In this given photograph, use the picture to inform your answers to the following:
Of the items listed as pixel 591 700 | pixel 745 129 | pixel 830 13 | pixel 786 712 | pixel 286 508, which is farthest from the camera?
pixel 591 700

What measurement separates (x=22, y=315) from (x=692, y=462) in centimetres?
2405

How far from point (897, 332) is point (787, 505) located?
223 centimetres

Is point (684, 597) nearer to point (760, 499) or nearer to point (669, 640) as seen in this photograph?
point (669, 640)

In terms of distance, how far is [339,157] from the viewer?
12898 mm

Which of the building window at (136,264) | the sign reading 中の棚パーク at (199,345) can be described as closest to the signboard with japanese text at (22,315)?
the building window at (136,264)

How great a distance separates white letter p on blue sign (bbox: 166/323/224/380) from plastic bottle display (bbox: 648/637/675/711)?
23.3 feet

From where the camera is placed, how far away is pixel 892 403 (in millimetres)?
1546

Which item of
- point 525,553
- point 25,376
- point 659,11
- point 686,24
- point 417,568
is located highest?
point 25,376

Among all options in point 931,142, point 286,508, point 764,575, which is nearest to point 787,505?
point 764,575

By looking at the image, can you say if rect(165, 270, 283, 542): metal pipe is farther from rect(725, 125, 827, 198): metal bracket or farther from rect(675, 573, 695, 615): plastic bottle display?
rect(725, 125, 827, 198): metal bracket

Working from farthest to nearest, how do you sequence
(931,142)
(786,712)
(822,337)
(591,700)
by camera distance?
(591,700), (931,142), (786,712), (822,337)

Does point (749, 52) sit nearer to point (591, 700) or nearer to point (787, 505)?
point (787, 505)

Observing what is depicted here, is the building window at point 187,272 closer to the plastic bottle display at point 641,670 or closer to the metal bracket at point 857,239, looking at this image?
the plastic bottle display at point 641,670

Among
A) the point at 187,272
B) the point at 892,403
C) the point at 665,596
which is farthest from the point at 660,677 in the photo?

**EXERCISE TASK**
Copy every one of the lines above word for word, changing nothing.

**WORKED ANSWER**
In this given photograph, use the picture to inform your answers to the following:
Of the items listed as pixel 591 700 | pixel 745 129 | pixel 830 13 | pixel 786 712 | pixel 286 508, which is farthest from the camera?
pixel 591 700

What measurement separates (x=22, y=315) from (x=692, y=462) in centimetres?
2405

How far from point (897, 332) is point (787, 505) located?
223 centimetres

Is point (684, 597) nearer to point (760, 499) or nearer to point (669, 640) as seen in this photograph?
point (669, 640)

In terms of distance, how far is [339,157] from the viewer?
12898 mm

Which of the building window at (136,264) | the sign reading 中の棚パーク at (199,345) can be described as closest to the signboard with japanese text at (22,315)?
the building window at (136,264)

How great a distance separates white letter p on blue sign (bbox: 166/323/224/380) from plastic bottle display (bbox: 648/637/675/711)?
23.3 feet

From where the camera is placed, how far away is pixel 892 403 (in millimetres)?
1546

Which item of
- point 525,553
- point 25,376
- point 659,11
- point 686,24
- point 417,568
is located highest?
point 25,376

Among all options in point 931,142, point 286,508, point 764,575, which is nearest to point 787,505?
point 764,575

By looking at the image, can you say if rect(165, 270, 283, 542): metal pipe is farther from rect(725, 125, 827, 198): metal bracket or farther from rect(675, 573, 695, 615): plastic bottle display?
rect(725, 125, 827, 198): metal bracket

Working from farthest to nearest, how do you sequence
(931,142)
(786,712)
(822,337)
(591,700)
by camera distance?
(591,700), (931,142), (786,712), (822,337)

Does point (749, 52) sit nearer to point (591, 700) or nearer to point (787, 505)?
point (787, 505)

Observing what is depicted here, is the building window at point 187,272 closer to the plastic bottle display at point 641,670 or closer to the metal bracket at point 857,239, looking at this image?
the plastic bottle display at point 641,670

Among
A) the point at 187,272
B) the point at 892,403
C) the point at 665,596
which is farthest from the point at 660,677 in the photo?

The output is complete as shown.